From this point my focus shifted to how to make my treatments last. I started applying sports tape to take the strain off an inflamed achilles or plantar fascia when negotiating the steep trails around the village, I used herbal pastes, compresses and liniments that patients could go away with, I would have mini revelations whilst going for walks in the hills, my quads in full engagement stepping down unforgivably steep paths thinking, "So this is why everyone has knee pain here… Right! So how can I apply this knowledge in the clinic?" To have the time and space to commit to adapting my skills and techniques to the people I was working with was an invaluable opportunity and one which began to pay off in the smiles and waves I would receive around the village.

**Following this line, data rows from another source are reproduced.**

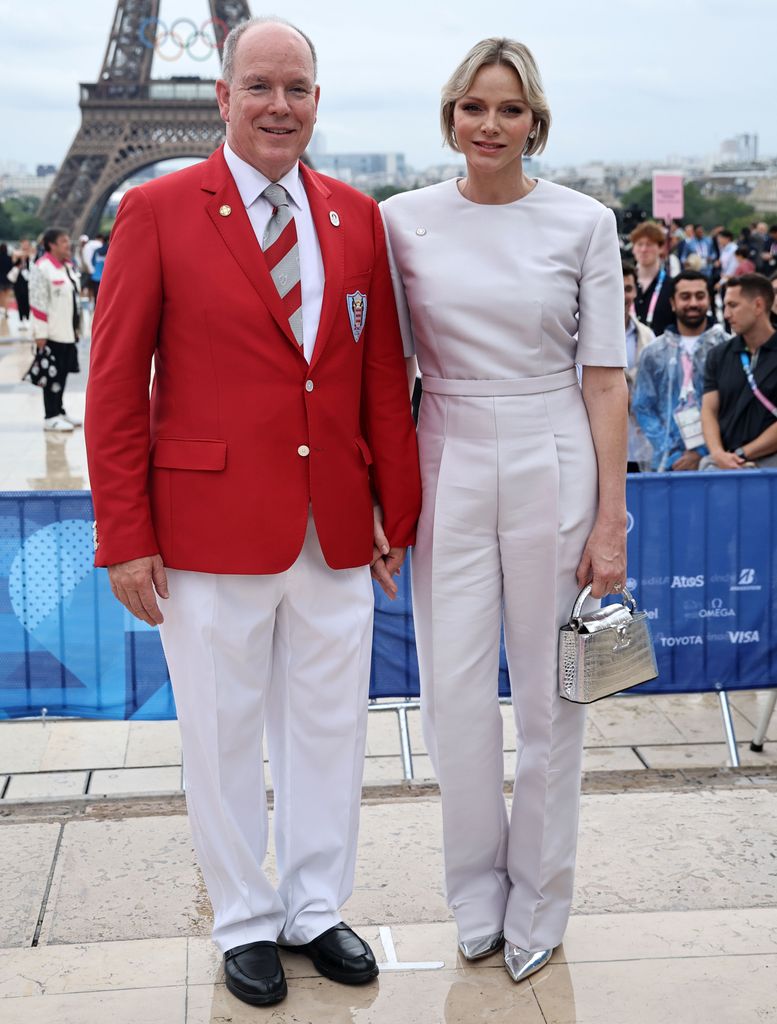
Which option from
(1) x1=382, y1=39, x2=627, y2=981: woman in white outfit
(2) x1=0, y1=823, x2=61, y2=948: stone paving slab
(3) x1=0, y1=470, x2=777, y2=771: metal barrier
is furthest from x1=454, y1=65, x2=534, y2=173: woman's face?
(2) x1=0, y1=823, x2=61, y2=948: stone paving slab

The most challenging difficulty, which is by no means unique to Nepal but was quite common, is getting people to really connect with what is going on inside their bodies during a session. Many people will have pushed through their chronic pain for so many years that they would not be able to accurately determine where they had their problems. Often they might just point vaguely at their legs, back, neck, arms, head, or all of the above and then just say "dhukksa'" or "pain" in Nepali. The danger of this I felt at times was becoming too focussed on chasing pain. I wanted to avoid the tendency to just stick needles in where it hurts (a frequent request). This could verge on becoming a sort of "cathartic pain exorcism" which I don't find to be of much use to anyone.

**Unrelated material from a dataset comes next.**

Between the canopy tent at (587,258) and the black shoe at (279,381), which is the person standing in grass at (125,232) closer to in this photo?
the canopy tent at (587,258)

This is not a matter of intellect or cultural nuance but, I would suggest, is the strange and elusive nature of chronic pain and suffering itself. Its insidious and pervasive presence makes a transition at some point from being an interference in one’s life to an unwelcome part of life. This process, at the physical level, involves a lot of neural adaptation that amplifies the intensity of the signal and increases our reactivity to it, whilst at the same time obscuring the specific and the detail.

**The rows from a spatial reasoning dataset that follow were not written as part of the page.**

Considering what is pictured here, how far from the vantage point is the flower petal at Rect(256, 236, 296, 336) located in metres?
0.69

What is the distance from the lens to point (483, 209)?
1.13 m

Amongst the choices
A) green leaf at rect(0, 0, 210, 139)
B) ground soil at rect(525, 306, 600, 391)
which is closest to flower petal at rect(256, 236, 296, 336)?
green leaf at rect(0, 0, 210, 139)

On the other side you have the emotional and mental adaptation to pain. It is not compatible with our existence and perception of self so we ignore it, block it out and often, in effect, disconnect a part of ourselves from our kinaesthetic body map. Invariably you see these mechanisms outliving their usefulness and becoming a part of people’s existence at great cost. I am interested in interrupting the cycle, opening up to other sensations or conflicting signals. In Nepal, like anywhere, people fight chronic pain every day. It is a big part of my job to bring them from fighting it to managing it. If one doesn't feel what is going on, how does one change it?
The level of commitment on behalf of the patients to attend so regularly, which was so important to the treatment outcomes, was only made possible by the very low cost service that is provided by the acupuncture relief project and its sister NGO run by the esteemed Ayurvedic doctor, Sarita Shrestha. In a society where many people, through fears of unaffordable hospital bills, are more likely to visit their pharmacy for a relatively indiscriminate handful of drugs than see a doctor, the work done here is worth so much more. It is more than just the acupuncture, massage, moxa or cupping itself. It also extends its roots far deeper into the community. It is a place where people can become informed, aware and proactive about their health as well as providing a safe and constructive place to share the burden of their pain with one another. In the aftermath of the devastating earthquake that touched so many here this is all the more important. From providing treatment and basic healthcare advice to giving shelter and basic sanitation in hours of need, I believe this grass-roots community work to be at the heart of good healthcare.
* King Curd is the name given to the deliciously sweet yoghurt that the Bhaktapur district is famous for.